---------- EXTRACTED RECORDS

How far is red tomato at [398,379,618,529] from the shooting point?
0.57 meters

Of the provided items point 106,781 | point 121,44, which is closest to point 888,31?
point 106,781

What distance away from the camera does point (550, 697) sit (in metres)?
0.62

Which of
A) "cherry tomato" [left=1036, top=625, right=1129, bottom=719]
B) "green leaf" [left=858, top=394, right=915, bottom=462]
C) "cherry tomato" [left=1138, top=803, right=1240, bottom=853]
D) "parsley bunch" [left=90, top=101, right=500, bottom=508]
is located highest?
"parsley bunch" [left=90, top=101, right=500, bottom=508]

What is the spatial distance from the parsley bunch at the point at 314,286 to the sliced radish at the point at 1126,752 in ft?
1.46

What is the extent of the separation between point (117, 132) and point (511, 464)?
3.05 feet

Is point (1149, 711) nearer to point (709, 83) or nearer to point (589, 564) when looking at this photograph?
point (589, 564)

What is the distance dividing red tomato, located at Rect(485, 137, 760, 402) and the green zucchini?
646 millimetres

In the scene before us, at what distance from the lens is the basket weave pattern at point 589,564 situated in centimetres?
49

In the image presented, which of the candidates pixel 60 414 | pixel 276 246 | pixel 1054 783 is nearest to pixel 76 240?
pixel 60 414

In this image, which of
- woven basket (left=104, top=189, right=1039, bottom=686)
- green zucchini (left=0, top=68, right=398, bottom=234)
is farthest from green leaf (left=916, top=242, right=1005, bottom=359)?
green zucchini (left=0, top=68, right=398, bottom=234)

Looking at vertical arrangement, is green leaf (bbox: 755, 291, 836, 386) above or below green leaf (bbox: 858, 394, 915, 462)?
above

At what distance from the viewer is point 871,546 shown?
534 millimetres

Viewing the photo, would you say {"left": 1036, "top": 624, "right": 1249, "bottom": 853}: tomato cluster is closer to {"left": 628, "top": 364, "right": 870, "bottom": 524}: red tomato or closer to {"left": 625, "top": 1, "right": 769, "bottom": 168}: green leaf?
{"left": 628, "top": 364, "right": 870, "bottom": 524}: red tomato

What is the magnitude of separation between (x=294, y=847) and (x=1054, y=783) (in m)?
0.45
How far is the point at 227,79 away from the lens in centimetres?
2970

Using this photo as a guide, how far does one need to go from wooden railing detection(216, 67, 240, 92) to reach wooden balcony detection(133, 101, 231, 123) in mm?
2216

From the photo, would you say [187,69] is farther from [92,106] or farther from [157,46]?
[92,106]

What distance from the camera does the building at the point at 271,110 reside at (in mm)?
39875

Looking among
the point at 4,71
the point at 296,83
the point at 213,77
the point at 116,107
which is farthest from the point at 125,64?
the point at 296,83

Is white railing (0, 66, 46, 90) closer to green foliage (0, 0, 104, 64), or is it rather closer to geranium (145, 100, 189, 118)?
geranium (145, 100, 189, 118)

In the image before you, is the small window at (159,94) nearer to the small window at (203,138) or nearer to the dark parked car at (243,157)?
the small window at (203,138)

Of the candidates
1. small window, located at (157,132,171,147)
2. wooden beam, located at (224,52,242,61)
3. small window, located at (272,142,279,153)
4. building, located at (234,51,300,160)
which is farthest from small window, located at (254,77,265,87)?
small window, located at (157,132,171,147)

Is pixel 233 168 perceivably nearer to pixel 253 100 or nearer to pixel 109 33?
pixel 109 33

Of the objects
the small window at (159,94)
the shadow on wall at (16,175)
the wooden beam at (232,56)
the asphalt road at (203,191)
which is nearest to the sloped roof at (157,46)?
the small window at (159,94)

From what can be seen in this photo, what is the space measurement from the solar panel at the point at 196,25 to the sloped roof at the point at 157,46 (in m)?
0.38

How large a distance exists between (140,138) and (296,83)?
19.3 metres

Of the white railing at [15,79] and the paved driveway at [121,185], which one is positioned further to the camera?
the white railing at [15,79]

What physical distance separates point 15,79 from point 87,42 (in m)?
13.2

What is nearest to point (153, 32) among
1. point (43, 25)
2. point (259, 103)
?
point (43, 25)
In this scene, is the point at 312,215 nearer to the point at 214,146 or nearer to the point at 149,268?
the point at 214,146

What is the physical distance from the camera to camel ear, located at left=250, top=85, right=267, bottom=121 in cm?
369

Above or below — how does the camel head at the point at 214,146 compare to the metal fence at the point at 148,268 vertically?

--------------------

→ WRITTEN TASK:
Transcribe all of the lines above word for word, keeping every character and symbol unchanged.

→ RESPONSE:
How far is red tomato at [398,379,618,529] from the shooting point?
0.57 meters

Of the provided items point 106,781 | point 121,44, which is closest to point 888,31?
point 106,781

What distance away from the camera does point (550, 697) sit (in metres)?
0.62

Which of
A) "cherry tomato" [left=1036, top=625, right=1129, bottom=719]
B) "green leaf" [left=858, top=394, right=915, bottom=462]
C) "cherry tomato" [left=1138, top=803, right=1240, bottom=853]
D) "parsley bunch" [left=90, top=101, right=500, bottom=508]
is located highest?
"parsley bunch" [left=90, top=101, right=500, bottom=508]

What is the spatial distance from the parsley bunch at the point at 314,286 to the sliced radish at the point at 1126,752 in ft?
1.46

What is the extent of the separation between point (117, 132) and point (511, 464)?
3.05 feet

Is point (1149, 711) nearer to point (709, 83) or nearer to point (589, 564) when looking at this photograph?
point (589, 564)

What is the distance dividing red tomato, located at Rect(485, 137, 760, 402) and the green zucchini?
646 millimetres

In the scene before us, at what distance from the lens is the basket weave pattern at point 589,564 situated in centimetres?
49

In the image presented, which of the candidates pixel 60 414 | pixel 276 246 | pixel 1054 783 is nearest to pixel 76 240?
pixel 60 414

In this image, which of
- woven basket (left=104, top=189, right=1039, bottom=686)
- green zucchini (left=0, top=68, right=398, bottom=234)
is farthest from green leaf (left=916, top=242, right=1005, bottom=359)?
green zucchini (left=0, top=68, right=398, bottom=234)

Looking at vertical arrangement, is green leaf (bbox: 755, 291, 836, 386) above or below green leaf (bbox: 858, 394, 915, 462)?
above

At what distance from the viewer is point 871,546 shown?
534 millimetres

Viewing the photo, would you say {"left": 1036, "top": 624, "right": 1249, "bottom": 853}: tomato cluster is closer to {"left": 628, "top": 364, "right": 870, "bottom": 524}: red tomato or closer to {"left": 625, "top": 1, "right": 769, "bottom": 168}: green leaf?
{"left": 628, "top": 364, "right": 870, "bottom": 524}: red tomato

What is the magnitude of separation between (x=294, y=847) and (x=1054, y=783) (in m)?
0.45
How far is the point at 227,79 away from the lens in centimetres?
2970

Using this photo as a guide, how far does one need to go from wooden railing detection(216, 67, 240, 92) to reach wooden balcony detection(133, 101, 231, 123) in mm?
2216

From the photo, would you say [187,69] is farther from [92,106] or farther from [157,46]?
[92,106]

What distance from the camera does the building at the point at 271,110 reside at (in mm)?
39875

Looking among
the point at 4,71
the point at 296,83
the point at 213,77
the point at 116,107
which is farthest from the point at 125,64?
the point at 296,83

Is white railing (0, 66, 46, 90) closer to green foliage (0, 0, 104, 64), or is it rather closer to geranium (145, 100, 189, 118)?
geranium (145, 100, 189, 118)

In the image before you, is the small window at (159,94) nearer to the small window at (203,138) or nearer to the dark parked car at (243,157)?
the small window at (203,138)

Of the candidates
1. small window, located at (157,132,171,147)
2. wooden beam, located at (224,52,242,61)
3. small window, located at (272,142,279,153)
4. building, located at (234,51,300,160)
which is farthest from small window, located at (254,77,265,87)?
small window, located at (157,132,171,147)

Is pixel 233 168 perceivably nearer to pixel 253 100 or nearer to pixel 109 33?
pixel 109 33

Of the objects
the small window at (159,94)
the shadow on wall at (16,175)
the wooden beam at (232,56)
the asphalt road at (203,191)
which is nearest to the sloped roof at (157,46)?
the small window at (159,94)

From what can be seen in this photo, what is the space measurement from the solar panel at the point at 196,25 to the sloped roof at the point at 157,46 (in m)?
0.38

How large a distance exists between (140,138) and (296,83)?
19.3 metres

Of the white railing at [15,79] and the paved driveway at [121,185], which one is positioned further to the camera?
the white railing at [15,79]

What physical distance separates point 15,79 from point 87,42 (in m)?
13.2

What is nearest to point (153, 32) among
1. point (43, 25)
2. point (259, 103)
?
point (43, 25)
In this scene, is the point at 312,215 nearer to the point at 214,146 or nearer to the point at 149,268?
the point at 214,146

What is the physical distance from the camera to camel ear, located at left=250, top=85, right=267, bottom=121 in cm?
369

Above or below — how does the camel head at the point at 214,146 compare to the metal fence at the point at 148,268 vertically?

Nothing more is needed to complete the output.